● Problem to work on
Reproduce the entries below word for word, starting with the line that contains "Across the set" and going on through the last of the entries. Leave the pictures out of your answer.

--- start ---

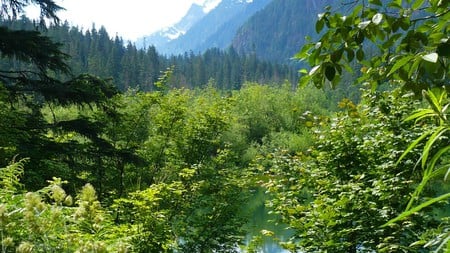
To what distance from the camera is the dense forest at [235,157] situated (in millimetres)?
1462

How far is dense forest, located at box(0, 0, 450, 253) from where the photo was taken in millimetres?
1462

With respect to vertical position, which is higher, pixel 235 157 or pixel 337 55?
pixel 337 55

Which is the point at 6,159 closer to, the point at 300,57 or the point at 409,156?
the point at 409,156

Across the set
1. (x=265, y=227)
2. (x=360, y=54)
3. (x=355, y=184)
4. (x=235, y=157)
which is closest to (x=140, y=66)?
(x=265, y=227)

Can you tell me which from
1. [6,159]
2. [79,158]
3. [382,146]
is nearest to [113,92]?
[79,158]

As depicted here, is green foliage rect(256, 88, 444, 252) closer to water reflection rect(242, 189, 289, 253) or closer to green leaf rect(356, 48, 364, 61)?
green leaf rect(356, 48, 364, 61)

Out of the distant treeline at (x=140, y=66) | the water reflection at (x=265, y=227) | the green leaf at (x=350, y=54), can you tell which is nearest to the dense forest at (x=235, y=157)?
the green leaf at (x=350, y=54)

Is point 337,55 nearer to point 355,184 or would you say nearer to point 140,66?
point 355,184

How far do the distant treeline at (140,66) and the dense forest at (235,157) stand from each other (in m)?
71.5

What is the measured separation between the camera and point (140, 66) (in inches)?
3890

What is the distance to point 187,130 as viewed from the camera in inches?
496

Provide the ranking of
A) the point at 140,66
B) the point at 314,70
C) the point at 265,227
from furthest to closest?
the point at 140,66 → the point at 265,227 → the point at 314,70

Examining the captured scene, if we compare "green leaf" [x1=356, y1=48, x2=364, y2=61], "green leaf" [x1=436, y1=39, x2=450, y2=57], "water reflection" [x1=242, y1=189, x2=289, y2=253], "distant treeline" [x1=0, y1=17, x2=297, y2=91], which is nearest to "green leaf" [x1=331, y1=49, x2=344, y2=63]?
"green leaf" [x1=356, y1=48, x2=364, y2=61]

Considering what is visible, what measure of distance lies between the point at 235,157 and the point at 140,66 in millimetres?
89661
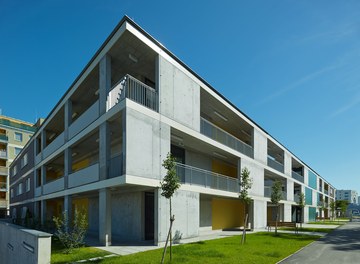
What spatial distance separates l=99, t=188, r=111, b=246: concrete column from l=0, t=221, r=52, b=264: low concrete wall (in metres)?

--- end ---

● Worked solution
Across the set
1. (x=265, y=227)
2. (x=360, y=54)
3. (x=355, y=184)
4. (x=235, y=157)
which is closest to (x=140, y=66)?
(x=265, y=227)

Can you tell me which from
1. [6,159]
2. [79,158]
3. [382,146]
is nearest to [113,92]?
[79,158]

As depicted here, is green foliage rect(256, 88, 444, 252) closer to water reflection rect(242, 189, 289, 253) or closer to green leaf rect(356, 48, 364, 61)?
green leaf rect(356, 48, 364, 61)

Out of the distant treeline at (x=140, y=66) | the water reflection at (x=265, y=227) | the green leaf at (x=350, y=54), can you tell which is nearest to the dense forest at (x=235, y=157)?
the green leaf at (x=350, y=54)

Is point 337,55 nearer to point 355,184 or would you say nearer to point 140,66?
point 355,184

How far do the distant treeline at (140,66) and the dense forest at (235,157) stand from each other (in m)?
71.5

What is the measured separation between the camera and point (140, 66) (in inches)?
3890

What is the distance to point 187,130 as viewed from the camera in inches?
496

Provide the ranking of
A) the point at 140,66
B) the point at 314,70
C) the point at 265,227
from furthest to closest?
the point at 140,66 → the point at 265,227 → the point at 314,70

Examining the captured scene, if we compare "green leaf" [x1=356, y1=48, x2=364, y2=61], "green leaf" [x1=436, y1=39, x2=450, y2=57], "water reflection" [x1=242, y1=189, x2=289, y2=253], "distant treeline" [x1=0, y1=17, x2=297, y2=91], which is nearest to "green leaf" [x1=331, y1=49, x2=344, y2=63]?
"green leaf" [x1=356, y1=48, x2=364, y2=61]

Considering what is visible, what measure of distance lies between the point at 235,157 and the point at 140,66 in millimetres?
89661
What spatial distance separates l=99, t=188, r=111, b=246: concrete column from l=0, t=221, r=52, b=264: low concrete wall (in metres)?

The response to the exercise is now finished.